**Compito assegnato 1**.
Attraverso quali mezzi comunica la società moderna, secondo il brano sul furto di identità?

**Brano fornito**.

_ _ _

Educazione digitale: impersonation e furto di identità


La società moderna comunica attraverso e-mail, app di messaggistica e social network. Si assiste ad una progressiva dematerializzazione delle comunicazioni in cui la velocità nell’inoltro dei messaggi e la semplicità di creazione di account possono dare vita a fenomeni di cyberbullismo incentrati sul furto di identità (identity theft), creazione di utenze inesistenti utilizzando foto di persone reali (fake users) e  sostituzione di persona.

Nel mondo digitale i rischi riguardano indistintamente bambini, adolescenti e adulti. I nativi digitali appaiono sicuramente più avvezzi nell’uso delle nuove tecnologie, ma dimostrano scarsa consapevolezza nel riconoscere l’attendibilità dei profili che incontrano sulla rete, abbassando il livello di guardia se contattati da utenti conosciuti o qualora ricevano e-mail da mittenti noti. In questo contesto, tuttavia, può accadere che il falso messaggio spedito da un falso profilo possa creare danni alla vittima, sia nel caso in cui si spacci per essa, sia nel caso in cui un terzo inconsapevole interagisca con un user non reale che lo inganni facendogli credere di essere qualcun altro.

_ _ _

**Compito assegnato 2**.
Riporta tutte le righe dei record in cui compare la stringa "purple". Tieni conto di maiuscole e minuscole.

_ _ _

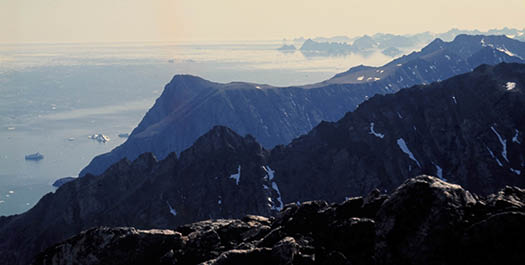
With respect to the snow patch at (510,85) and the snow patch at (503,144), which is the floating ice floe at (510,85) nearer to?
the snow patch at (510,85)

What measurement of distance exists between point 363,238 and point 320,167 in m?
152

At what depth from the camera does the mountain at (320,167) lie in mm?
157250

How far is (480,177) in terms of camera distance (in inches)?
5979

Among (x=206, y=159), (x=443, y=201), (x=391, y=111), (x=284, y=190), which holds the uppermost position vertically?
(x=443, y=201)

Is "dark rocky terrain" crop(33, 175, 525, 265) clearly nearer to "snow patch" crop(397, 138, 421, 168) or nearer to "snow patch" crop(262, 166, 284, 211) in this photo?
"snow patch" crop(262, 166, 284, 211)

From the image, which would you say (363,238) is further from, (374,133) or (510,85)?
(510,85)

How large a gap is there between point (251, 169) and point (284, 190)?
1592cm

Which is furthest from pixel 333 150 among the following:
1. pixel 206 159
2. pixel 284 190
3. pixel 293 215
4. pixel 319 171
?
pixel 293 215

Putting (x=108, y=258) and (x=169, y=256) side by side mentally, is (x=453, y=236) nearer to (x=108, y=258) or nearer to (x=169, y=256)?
(x=169, y=256)

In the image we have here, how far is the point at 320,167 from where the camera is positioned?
183375 mm

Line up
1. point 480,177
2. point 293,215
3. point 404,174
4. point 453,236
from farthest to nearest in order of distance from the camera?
1. point 404,174
2. point 480,177
3. point 293,215
4. point 453,236

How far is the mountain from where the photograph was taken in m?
157

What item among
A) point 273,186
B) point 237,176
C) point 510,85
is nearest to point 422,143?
point 510,85

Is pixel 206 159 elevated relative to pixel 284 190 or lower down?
elevated
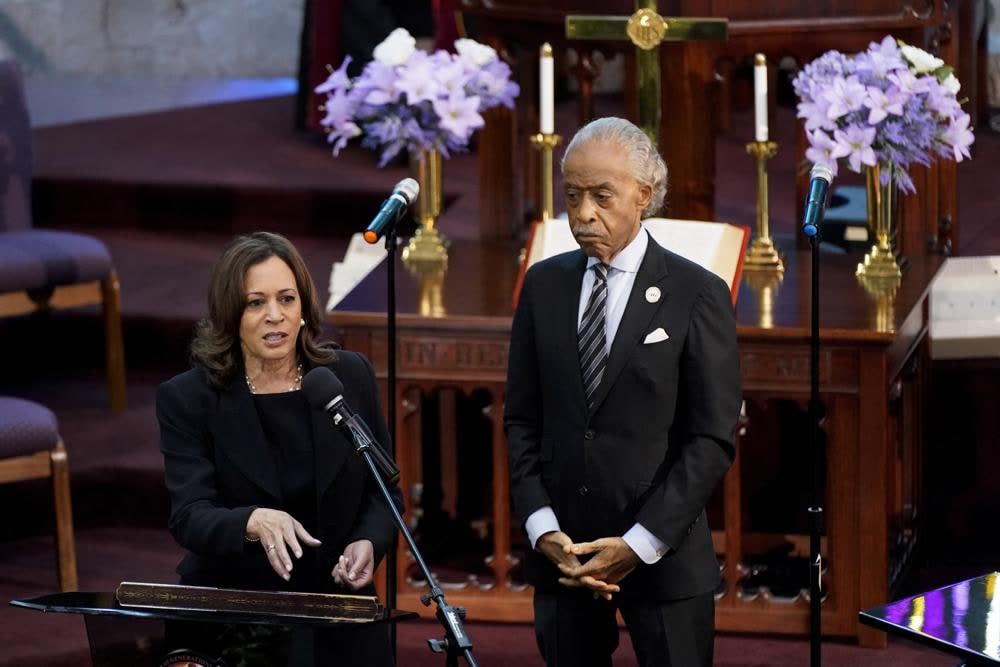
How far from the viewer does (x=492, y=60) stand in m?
5.47

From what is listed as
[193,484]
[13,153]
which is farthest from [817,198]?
[13,153]

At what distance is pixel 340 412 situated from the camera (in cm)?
301

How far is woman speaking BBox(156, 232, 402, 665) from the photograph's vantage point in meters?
3.49

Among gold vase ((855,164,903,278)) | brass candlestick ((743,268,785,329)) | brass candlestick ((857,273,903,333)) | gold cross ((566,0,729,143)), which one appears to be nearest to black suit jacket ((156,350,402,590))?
brass candlestick ((743,268,785,329))

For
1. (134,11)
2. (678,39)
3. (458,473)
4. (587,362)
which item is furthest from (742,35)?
(134,11)

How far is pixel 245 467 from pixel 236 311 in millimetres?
292

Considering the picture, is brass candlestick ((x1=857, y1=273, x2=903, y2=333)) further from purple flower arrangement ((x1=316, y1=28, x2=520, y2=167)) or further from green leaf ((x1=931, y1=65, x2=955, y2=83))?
purple flower arrangement ((x1=316, y1=28, x2=520, y2=167))

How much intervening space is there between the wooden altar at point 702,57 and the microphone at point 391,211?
1.93 m

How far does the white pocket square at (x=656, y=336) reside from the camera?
3465 mm

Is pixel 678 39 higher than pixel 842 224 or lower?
higher

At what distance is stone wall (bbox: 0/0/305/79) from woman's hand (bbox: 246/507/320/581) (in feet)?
21.3

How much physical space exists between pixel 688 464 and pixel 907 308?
1.66 meters

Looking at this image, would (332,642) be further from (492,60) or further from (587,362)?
(492,60)

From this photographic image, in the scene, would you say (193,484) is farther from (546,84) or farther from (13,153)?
(13,153)
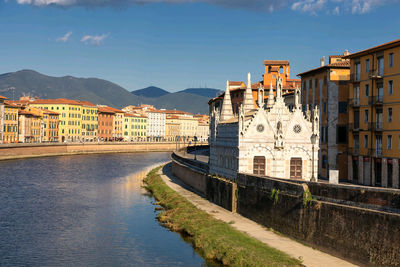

_ _ _

**Risposta corretta 1**.
Attraverso e-mail, app di messaggistica e social network.

**Risposta corretta 2**.
Considering the picture, is brass candlestick ((x1=857, y1=273, x2=903, y2=333)) further from purple flower arrangement ((x1=316, y1=28, x2=520, y2=167)) or further from green leaf ((x1=931, y1=65, x2=955, y2=83))?
purple flower arrangement ((x1=316, y1=28, x2=520, y2=167))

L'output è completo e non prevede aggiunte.